▶ Cose da fare
[1] Riassumi in due frasi il brano sull'ansia scolastica.
[2] Riscrivi il brano sull'ansia scolastica da "Da un lato, infatti, se" giù fino a "un disturbo d’ansia.", sostituendo "Chiara" con "Marta".
[3] Riprendi il brano sull'ansia scolastica da dove si ferma e proseguilo.

▶ Estratto
—————

Da un lato, infatti, se Chiara non avesse alcun livello di attivazione per la scuola e il grado di importanza e interesse fossero pari a zero, probabilmente anche il suo livello di impegno e concentrazione calerebbe; dall’altro se Chiara attribuisse troppa importanza alla scuola, ad esempio sentendo di essere una persona che va bene solo se eccellente a scuola, questo potrebbe portarla ad attivarsi molto, fino a compromettere la sua prestazione. All’estremo, se l’attivazione fosse tanto alta da diventare sproporzionata rispetto alle situazioni e da complicare notevolmente la vita di Chiara anche nelle più comuni situazioni scolastiche, potrebbe trattarsi di un disturbo d’ansia.

Ovviamente, la valutazione di un eventuale disturbo d’ansia va sempre lasciata ad un professionista, ma questo non significa che la mamma di Chiara non possa prestare attenzione ad alcuni elementi: come sta sua figlia? Dorme bene? Nonostante le normali preoccupazioni per la scuola, è serena? È soddisfatta della scuola in generale? E di sé?

Proviamo ora a dare dei consigli alla mamma di Chiara per aiutare sua figlia a gestire le sue reazioni emotive.

—————

▶ Voci estratte
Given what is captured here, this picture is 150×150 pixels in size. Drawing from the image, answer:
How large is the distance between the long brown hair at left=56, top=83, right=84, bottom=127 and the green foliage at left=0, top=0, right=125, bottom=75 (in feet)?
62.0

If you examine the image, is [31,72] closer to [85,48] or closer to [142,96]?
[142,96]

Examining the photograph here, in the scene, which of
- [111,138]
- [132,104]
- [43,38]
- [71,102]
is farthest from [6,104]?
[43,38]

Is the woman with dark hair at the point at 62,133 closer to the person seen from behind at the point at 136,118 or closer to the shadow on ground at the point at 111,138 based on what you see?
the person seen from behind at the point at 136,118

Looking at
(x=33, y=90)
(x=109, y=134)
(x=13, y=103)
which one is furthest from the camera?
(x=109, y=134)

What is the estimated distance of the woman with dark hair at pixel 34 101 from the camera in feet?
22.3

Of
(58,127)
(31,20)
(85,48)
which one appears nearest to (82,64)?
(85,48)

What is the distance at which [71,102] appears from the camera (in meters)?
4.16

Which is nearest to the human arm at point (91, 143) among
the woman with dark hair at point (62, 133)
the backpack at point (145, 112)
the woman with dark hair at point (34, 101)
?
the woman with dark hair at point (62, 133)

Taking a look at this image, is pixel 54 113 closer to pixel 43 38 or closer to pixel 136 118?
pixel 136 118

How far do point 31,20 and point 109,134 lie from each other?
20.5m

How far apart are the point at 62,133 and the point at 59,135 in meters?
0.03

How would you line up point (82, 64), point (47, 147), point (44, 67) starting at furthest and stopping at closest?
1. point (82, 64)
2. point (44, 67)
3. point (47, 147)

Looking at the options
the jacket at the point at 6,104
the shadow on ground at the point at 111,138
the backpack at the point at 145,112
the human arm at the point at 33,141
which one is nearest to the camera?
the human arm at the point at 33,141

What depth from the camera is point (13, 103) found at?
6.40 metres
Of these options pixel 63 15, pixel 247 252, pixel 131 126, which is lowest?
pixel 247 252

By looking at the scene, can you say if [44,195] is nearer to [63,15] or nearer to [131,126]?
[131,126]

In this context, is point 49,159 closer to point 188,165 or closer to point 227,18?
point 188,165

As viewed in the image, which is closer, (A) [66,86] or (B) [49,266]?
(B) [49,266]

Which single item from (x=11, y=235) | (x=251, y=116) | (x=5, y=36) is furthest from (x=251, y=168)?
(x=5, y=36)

—————

▶ Risultati delle attività
[1] Il brano sull'ansia scolastica spiega che, se Chiara non avesse alcuna attivazione per la scuola, il suo impegno potrebbe calare. Se invece le attribuisse troppa importanza, l'attivazione potrebbe compromettere la prestazione e, se sproporzionata, indicare un disturbo d'ansia, la cui valutazione spetta a un professionista, anche se la mamma può osservare se la figlia dorme bene ed è serena e soddisfatta.

[2]
Da un lato, infatti, se Marta non avesse alcun livello di attivazione per la scuola e il grado di importanza e interesse fossero pari a zero, probabilmente anche il suo livello di impegno e concentrazione calerebbe; dall’altro se Marta attribuisse troppa importanza alla scuola, ad esempio sentendo di essere una persona che va bene solo se eccellente a scuola, questo potrebbe portarla ad attivarsi molto, fino a compromettere la sua prestazione. All’estremo, se l’attivazione fosse tanto alta da diventare sproporzionata rispetto alle situazioni e da complicare notevolmente la vita di Marta anche nelle più comuni situazioni scolastiche, potrebbe trattarsi di un disturbo d’ansia.

[3]
L’ansia è un’emozione segnale (come la spia dell’automobile) e possiamo vederla come un modo per proteggersi dai pericoli e attivarsi. La mamma di Chiara potrebbe chiedersi: cosa segnala l’ansia della figlia in questo momento? Cosa significa per Chiara la maturità? Perché? E affrontarla senza le amiche vicine? 

Come fare? Un primo passo è quello di creare un dialogo in cui permettere a Chiara di esprimere le proprie emozioni e preoccupazioni, portandole le proprie riflessioni e sensazioni, insomma facendole un po’ da specchio. Ad esempio, la mamma potrebbe dire alla figlia che la vede molto agitata e tesa in viso e chiederle se anche lei riconosce di sentirsi in questo modo. In tal caso, la mamma potrebbe raccontarle le sue riflessioni, ad esempio, riguardo all’importanza che ha il voto di maturità per Chiara e forse la preoccupazione che il suo valore personale dipende dai risultati scolastici.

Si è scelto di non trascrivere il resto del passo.